**Apply what you read:**
1. Summarize the comment thread below in two sentences.
2. In the comment thread below, what did Gnasher do when he first saw himself in a mirror?
3. Turn the paragraph of the comment thread below that begins "I actually do have some vague ideas" into a short bulleted list that keeps its main facts.

An old cat of mine used to do that too! He really trusted us.
It’s not embarrassment. I just don’t need a cat on my lap while I’m eliminating!
Try 110 pound dog’s snout in your eye! 😀
Does the dog pull up the carpet if you close the door though?
Ha ha! Try five Berners (can’t forget the Border Collie but he’s only 55lbs). The real challenge is taking a break during long hikes or camping when it’s au naturel — they have no mercy!
German Shepherds are psychic.They know when you have just gotten out of the bath and are about to bend over to pick up a wet towel.
I remember my cat Gnasher (named ironically for his sweet and innocent appearance as a kitten, and sadly long gone) when he first saw himself in a mirror. He stared for a few moments, then looked round the back. Finding nothing there, he lost interest and never bothered with a mirror again. I have often wondered what he was thinking.
Imagine spending all that money on the cats and all they want is to play in the box it came in…
🙂
Now can’t you imagine Baihu, Butter, or Kink enjoying such a setup?
Yes. Yes, I most certainly can.
Erm…because I don’t have an extra $35,000? If you do, I’d be more that happy to put it towards such an effort.
I actually do have some vague ideas of doing vaulted ceilings — knocking out the drywall ceilings and running drywall against what is currently the top of the attic, leaving the rafters exposed. With everything properly insulated and finished and what-no, of course. Might well cost about as much as that cat upgrade, to much the same effect. But it’s likely to be years before I’ve saved up enough to seriously think about doing something like that.
Definitely can imagine Butter in a similar setup, because I have seen it. Wish I had a picture… one day I witnessed Butter wedged between the ceiling and the top of a CD-rack, tippy-top of cabinets / bookcase, on the verge of tipping everything over. It looked damned-near impossible that there was any means that Butter could’ve gotten there. I had to rethink the high spaces & how furniture / speakers / bookcases / etc. were laid out to prevent some horrible cat-astrophe… I, too lack sufficient funds to design and implement a feline funland in and around all the high voltage vintage gear.
I have to admit I did imagine what a stuffed Himalayan would look like, posed on the top shelf, before I carefully got him out of there.
I’m not sure which is better in the failed embedding GIF? The “I planned that” attitude of the tail afterwards, or the hell-for leather, all claws extended initial dive.
Anyone notice the shark head high above the tub? Wonder if that’s a little hidey-hole for a moggie.
What happens when you need to nab one or more to take to the vet? Can you imagine — they’d be laughing inside, completely ignoring you with a whisky tail, ever so pleased. Even sardines couldn’t entice them to leave their perch.

**Supplied information:**

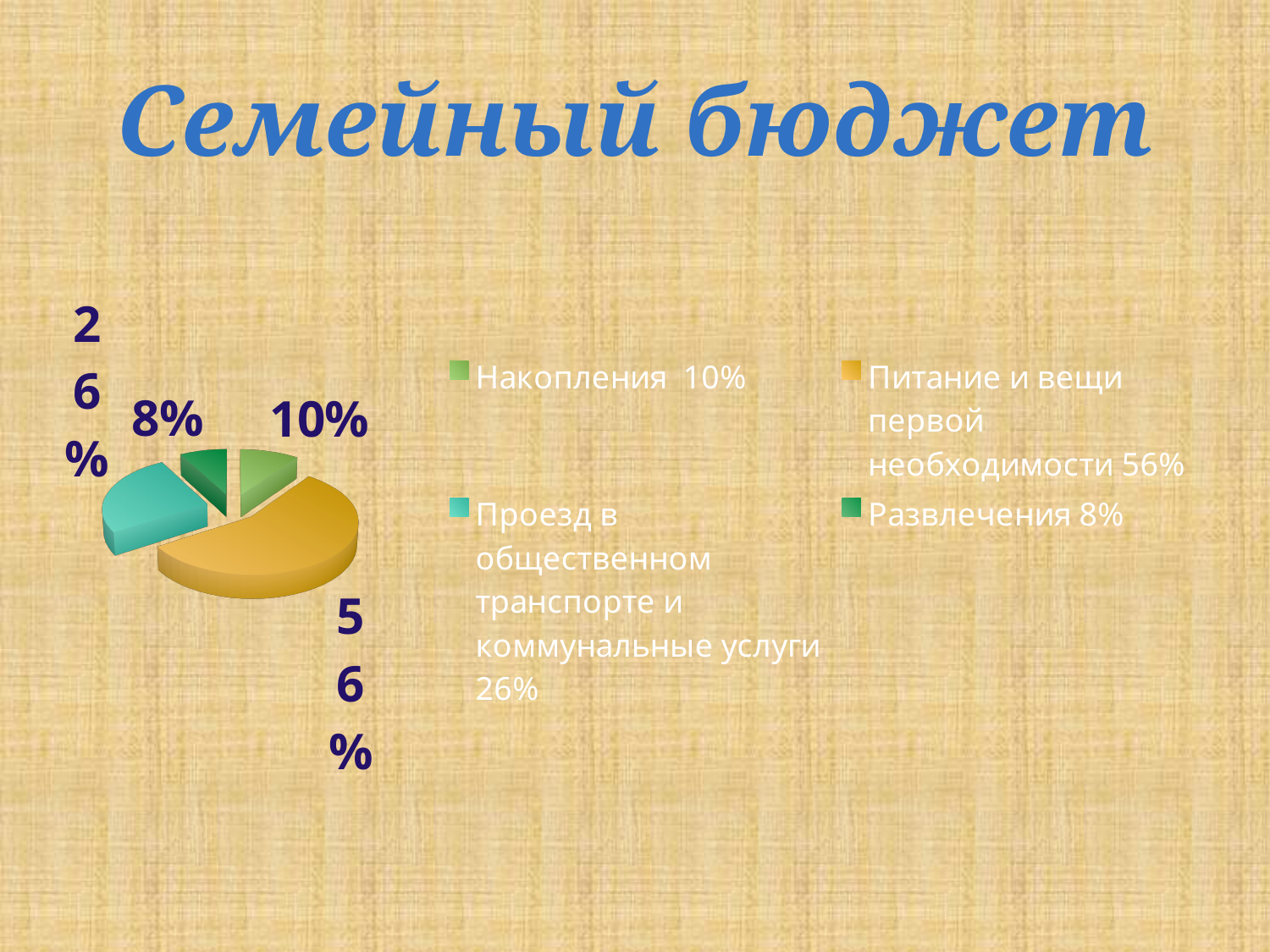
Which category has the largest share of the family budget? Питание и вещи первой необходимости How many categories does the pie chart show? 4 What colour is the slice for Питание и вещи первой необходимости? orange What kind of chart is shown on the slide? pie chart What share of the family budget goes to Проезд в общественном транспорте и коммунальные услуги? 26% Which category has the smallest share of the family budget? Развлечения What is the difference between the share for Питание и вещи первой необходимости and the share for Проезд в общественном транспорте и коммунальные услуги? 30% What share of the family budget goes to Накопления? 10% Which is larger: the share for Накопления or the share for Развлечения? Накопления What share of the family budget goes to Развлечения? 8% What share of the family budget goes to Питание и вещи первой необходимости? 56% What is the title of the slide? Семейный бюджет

**Solutions for each task:**
1. Commenters trade stories of pets that intrude on their privacy, from a cat on a lap and a 110-pound dog's snout in the eye to five Berners that show no mercy during breaks on long hikes. Others discuss an expensive cat setup, with one saying they don't have an extra $35,000 and another recalling Butter wedged between the ceiling and the top of a CD rack.

2. He stared for a few moments, looked round the back, and, finding nothing there, lost interest.

3.
- Vague idea: vaulted ceilings, made by knocking out the drywall ceilings and running drywall against what is now the top of the attic, with the rafters left exposed.
- Everything would be properly insulated and finished.
- It might cost about as much as the cat upgrade, to much the same effect.
- It will likely be years before enough is saved to consider it seriously.